I joined Royal Holloway in 2015 after lecturing at the University of Kent for two years. My primary research interests are in early modern literature, gender & sexuality, material culture, theatre & book history, and the history of science and medicine. My first book, Impressive Shakespeare: Identity, Authority and the Imprint in Shakespearean Drama, was published by Routledge in 2019. (See examples of reviews in Renaissance Quarterly 73.3, Early Theatre 23.1, Shakespeare Studies 48, and The Review of English Studies 71.299.) Other publications include articles in the journals ShakespeareShakespeare BulletinRenaissance Drama, The Journal for Early Modern Cultural Studies and Lives and Letters, a special issue on "Metatheatre and Early Modern Drama" for Shakespeare Bulletin (co-edited with Sarah Dustagheer, vol. 36 no. 1, 2018), and book chapters in The Book Trade in Early Modern England: Practices, Perceptions, Connections, ed. John Hinks and Victoria Gardner (Oak Knoll Press/British Library, 2014), and Medical Paratexts, Medieval to Modern: Dissecting the Page, ed. Diane Scott and Hannah Tweed (Palgrave Macmillan, 2018). I have held short-term library fellowships at the Folger Shakespeare Library in Washington D.C., and at the Harry Ransom Center at the University of Texas at Austin.

My current project, Character TM, investigates the rise of character as a concept and a commodity across early modern literature, theatre, science and medicine, as well as its central role in the history of criticism.
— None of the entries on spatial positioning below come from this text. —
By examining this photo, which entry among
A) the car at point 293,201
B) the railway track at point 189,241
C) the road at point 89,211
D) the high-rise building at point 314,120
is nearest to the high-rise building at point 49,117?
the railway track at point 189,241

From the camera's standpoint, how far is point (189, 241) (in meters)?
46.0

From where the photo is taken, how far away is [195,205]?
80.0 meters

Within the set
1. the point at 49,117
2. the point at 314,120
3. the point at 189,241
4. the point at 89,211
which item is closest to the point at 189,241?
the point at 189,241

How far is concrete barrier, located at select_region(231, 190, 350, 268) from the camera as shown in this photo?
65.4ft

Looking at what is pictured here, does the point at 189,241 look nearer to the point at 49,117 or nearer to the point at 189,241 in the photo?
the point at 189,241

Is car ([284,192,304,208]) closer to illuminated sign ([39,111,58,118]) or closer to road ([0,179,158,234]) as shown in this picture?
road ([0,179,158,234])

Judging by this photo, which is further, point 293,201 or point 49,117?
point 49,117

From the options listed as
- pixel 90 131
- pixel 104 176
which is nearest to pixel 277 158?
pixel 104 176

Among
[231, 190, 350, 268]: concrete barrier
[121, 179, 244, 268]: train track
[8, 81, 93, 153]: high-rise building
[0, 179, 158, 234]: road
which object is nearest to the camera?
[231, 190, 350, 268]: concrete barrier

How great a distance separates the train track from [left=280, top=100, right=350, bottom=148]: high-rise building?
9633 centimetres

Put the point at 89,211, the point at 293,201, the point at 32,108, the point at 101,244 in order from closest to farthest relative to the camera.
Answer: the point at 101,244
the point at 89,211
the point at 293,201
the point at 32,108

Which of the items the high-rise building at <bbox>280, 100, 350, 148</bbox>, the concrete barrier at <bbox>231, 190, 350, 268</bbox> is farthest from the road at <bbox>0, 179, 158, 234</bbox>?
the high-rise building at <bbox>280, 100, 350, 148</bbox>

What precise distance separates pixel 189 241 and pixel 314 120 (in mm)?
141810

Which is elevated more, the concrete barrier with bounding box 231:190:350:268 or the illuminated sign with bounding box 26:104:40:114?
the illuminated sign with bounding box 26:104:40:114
It aims to interrogate and diversify the stories we tell about the development of virtual humanity across time, forging a new cultural history of character and characterisation. I have edited a special issue on "Character Beyond Shakespeare" for the Journal for Early Modern Cultural Studies (vol. 21 no. 2, 2021), and am currently co-editing (with Eoin Price) Reprints and Revivals of Renaissance Drama: Repetition and Renewal in Print and Performance (under contract with Cambridge University Press). I am also writing the introduction for the next Oxford World Classics edition of Shakespeare's The Winter's Tale (under contract with Oxford University Press).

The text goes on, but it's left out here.